The University of Maryland Dental School Clinic, Perryville now provides oral health care to an underserved population in and around Cecil County, Md., while training the next generation of dentists and dental hygienists for service in rural settings.
If that weren't enough to celebrate, at an unveiling of a wall of plaques honoring donors' contributions, some 80 guests said they were very pleased, and some surprised, that the small rural dental clinic is outfitted with the most advanced dental equipment available in the world.
Several years ago, the University of Maryland Dental School in Baltimore and Union Hospital in Elkton, with encouragement from local health officials and the state legislature, formed a partnership to offer dental services to rural northeastern Maryland at minimum cost. The partnership was motivated by a desperate need for oral health care in the region. A study revealed that about 35 percent of all elementary school children in Cecil County had never been to a dentist, and many low-income adult and elderly residents did not have access to emergency dental care.
The partners chose Perryville, a small town about 50 miles north of the Dental School in Baltimore, as the clinic location. Nearly 3,500 patients have been treated since it began operations late last year.
The clinic in Perryville is a new model for rural clinics in underserved areas across the country, said Christian S. Stohler, DMD, DrMedDent, dean of the School. "We decided why not do something completely different, and this is now both a model and a place where our students can treat patients with the best equipment," said Stohler, pictured above (left) in the clinic's pediatrics room with Jay A. Perman, MD, president of the University of Maryland campus in Baltimore.
Two of the largest contributors to the concept were dental equipment manufacturers Planmeca of Finland and Bien-Air of Switzerland. The value of Planmeca's donations, which included 22 automated Sovereign dental chairs, totaled $2.4 million. Bien-Air's donations, worth $500,000, include the latest models of silent dental drills and other hand-held tools. The cutting-edge technology, combined with a live telemedicine links with the Dental School in Baltimore, allows the School to limit the cost of its education by keeping a low faculty-to-student radio, said Stohler.
"We wanted to be involved because it is very important to help out people who can't afford decent dentistry," said Vincent Mosimann, Bien-Air general manager. "It wasn't long ago when there was nothing here and suddenly we have this fantastic facility. I look at the final product, this clinic, and I am amazed--fantastic looking and very functional."
Arthur Mateen, Bien-Air's branch manager, said, "I have been to so many dental schools and there has been nothing like this that I've seen. This is not the kind of facility you expect .. you'd expect, used equipment, maybe on the blink."
Perman said that when he was told of the lack of dental care in the region, "As a pediatrician, this concerned me very much.

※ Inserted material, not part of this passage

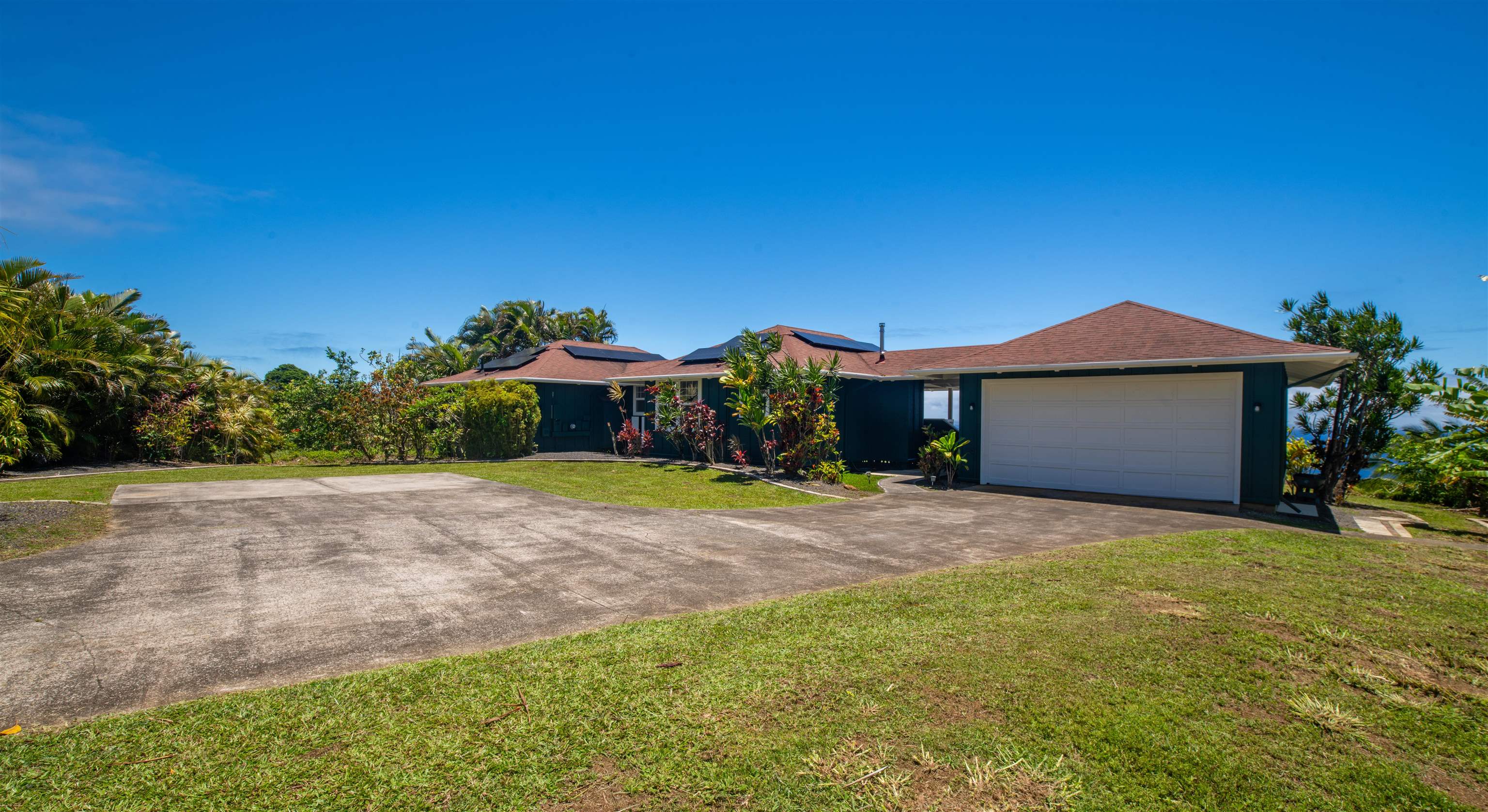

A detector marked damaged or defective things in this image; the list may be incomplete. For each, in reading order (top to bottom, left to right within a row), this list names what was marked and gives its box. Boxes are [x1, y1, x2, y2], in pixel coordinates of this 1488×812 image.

driveway crack [0, 598, 102, 693]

I can't begin to emphasize enough the importance of oral health for children. To have our Dental School people, united with the Cecil College, Union Hospital, Cecil County Public Schools, and other partner organizations to offer those services without expense to them, we have a lot to celebrate today. "

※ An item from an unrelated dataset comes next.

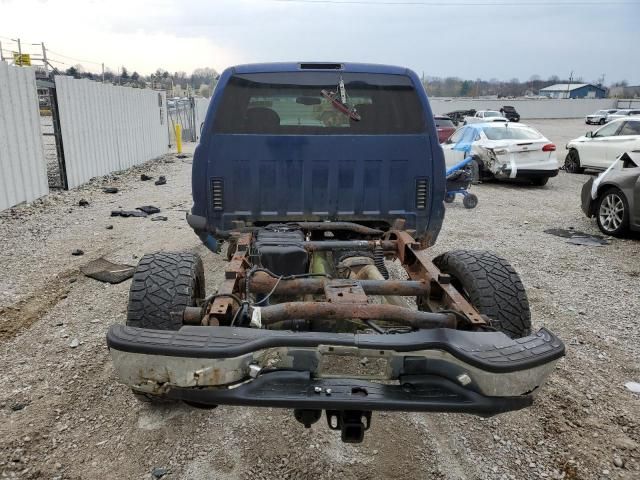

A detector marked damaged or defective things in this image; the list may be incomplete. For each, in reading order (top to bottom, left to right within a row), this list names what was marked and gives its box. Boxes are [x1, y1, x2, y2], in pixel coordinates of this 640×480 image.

State Delegate David Rudolph, MEd, EdD, from Cecil County, said, "I am so proud of this accomplishment because kids, when they come to school with poor oral health, they are doomed to failure."
Other corporate donors include Johnson & Johnson Professional Affairs and Colgate Oral Pharmaceuticals, Inc. Individual donors are Dental School alumni Harold Frank, DDS, class of 1979; Judith Gaston, RN, MS; Michael King, DDS; Charlene Moore; and Eunice Nelson.
More than two dozen community organizations also support the clinic.